*RECORDS SHOWN*
---+---

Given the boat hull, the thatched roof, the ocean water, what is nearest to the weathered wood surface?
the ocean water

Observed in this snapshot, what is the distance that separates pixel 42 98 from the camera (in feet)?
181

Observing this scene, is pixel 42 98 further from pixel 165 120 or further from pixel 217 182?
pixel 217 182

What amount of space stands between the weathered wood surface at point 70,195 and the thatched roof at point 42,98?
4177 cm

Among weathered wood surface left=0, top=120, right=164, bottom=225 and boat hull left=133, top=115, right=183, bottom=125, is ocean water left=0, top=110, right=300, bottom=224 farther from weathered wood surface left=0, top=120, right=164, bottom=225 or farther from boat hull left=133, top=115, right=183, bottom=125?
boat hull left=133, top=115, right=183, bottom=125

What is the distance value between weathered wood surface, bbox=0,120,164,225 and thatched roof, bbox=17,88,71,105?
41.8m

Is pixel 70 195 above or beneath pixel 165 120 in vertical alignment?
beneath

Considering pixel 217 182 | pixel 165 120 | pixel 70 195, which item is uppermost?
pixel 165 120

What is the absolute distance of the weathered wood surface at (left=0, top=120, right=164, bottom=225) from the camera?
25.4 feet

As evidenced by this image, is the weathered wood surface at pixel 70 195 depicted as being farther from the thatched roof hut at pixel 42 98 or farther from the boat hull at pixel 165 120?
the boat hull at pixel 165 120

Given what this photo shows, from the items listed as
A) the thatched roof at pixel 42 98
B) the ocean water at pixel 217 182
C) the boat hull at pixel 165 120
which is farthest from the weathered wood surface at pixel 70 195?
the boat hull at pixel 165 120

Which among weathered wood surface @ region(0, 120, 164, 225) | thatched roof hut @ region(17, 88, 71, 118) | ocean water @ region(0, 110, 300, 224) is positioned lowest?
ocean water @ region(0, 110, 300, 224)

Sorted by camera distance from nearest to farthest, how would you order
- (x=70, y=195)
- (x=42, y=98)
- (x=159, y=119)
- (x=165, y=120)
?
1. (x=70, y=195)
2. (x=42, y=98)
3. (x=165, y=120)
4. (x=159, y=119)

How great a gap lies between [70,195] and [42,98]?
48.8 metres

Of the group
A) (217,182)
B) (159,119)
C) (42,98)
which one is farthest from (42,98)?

---+---

*WORK REQUIRED*
Rewrite all of the records above, putting "wooden deck" wherever "weathered wood surface" appears and leaving everything else unchanged.

*EXERCISE RESULT*
Given the boat hull, the thatched roof, the ocean water, what is nearest to the wooden deck?
the ocean water

Observed in this snapshot, what is the distance that separates pixel 42 98 from the camera (in feet)?
181

Observing this scene, is pixel 42 98 further from pixel 165 120 or further from pixel 217 182?
pixel 217 182

What amount of space stands between the wooden deck at point 70,195 and the thatched roof at point 42,98?
4177 cm

Among wooden deck left=0, top=120, right=164, bottom=225 and boat hull left=133, top=115, right=183, bottom=125, is ocean water left=0, top=110, right=300, bottom=224 farther from wooden deck left=0, top=120, right=164, bottom=225 or farther from boat hull left=133, top=115, right=183, bottom=125?
boat hull left=133, top=115, right=183, bottom=125

What is the distance value between wooden deck, bbox=0,120,164,225 and thatched roof, bbox=17,88,71,105?
41.8m

Is pixel 70 195 above or beneath pixel 165 120 in vertical alignment?
beneath

Considering pixel 217 182 | pixel 165 120 | pixel 70 195, which item is uppermost?
pixel 165 120

What is the absolute distance of the wooden deck at (left=0, top=120, right=164, bottom=225) from the camera?
25.4 feet

As evidenced by this image, is the wooden deck at pixel 70 195 depicted as being farther from the thatched roof hut at pixel 42 98 or farther from the boat hull at pixel 165 120?
the boat hull at pixel 165 120

Given what this photo shows, from the items listed as
A) the thatched roof at pixel 42 98
B) the ocean water at pixel 217 182
C) the boat hull at pixel 165 120
which is farthest from the wooden deck at pixel 70 195?
the boat hull at pixel 165 120

Which among wooden deck @ region(0, 120, 164, 225) | thatched roof hut @ region(17, 88, 71, 118) | ocean water @ region(0, 110, 300, 224) is positioned lowest?
ocean water @ region(0, 110, 300, 224)

Sorted by camera distance from nearest to farthest, how would you order
- (x=70, y=195)
- (x=42, y=98)
- (x=159, y=119)
- (x=165, y=120)
?
1. (x=70, y=195)
2. (x=42, y=98)
3. (x=165, y=120)
4. (x=159, y=119)

How great a gap lies between [70,195] and [42,98]?
48.8 metres

Of the group
A) (217,182)
B) (159,119)
C) (42,98)
which one is farthest from (42,98)?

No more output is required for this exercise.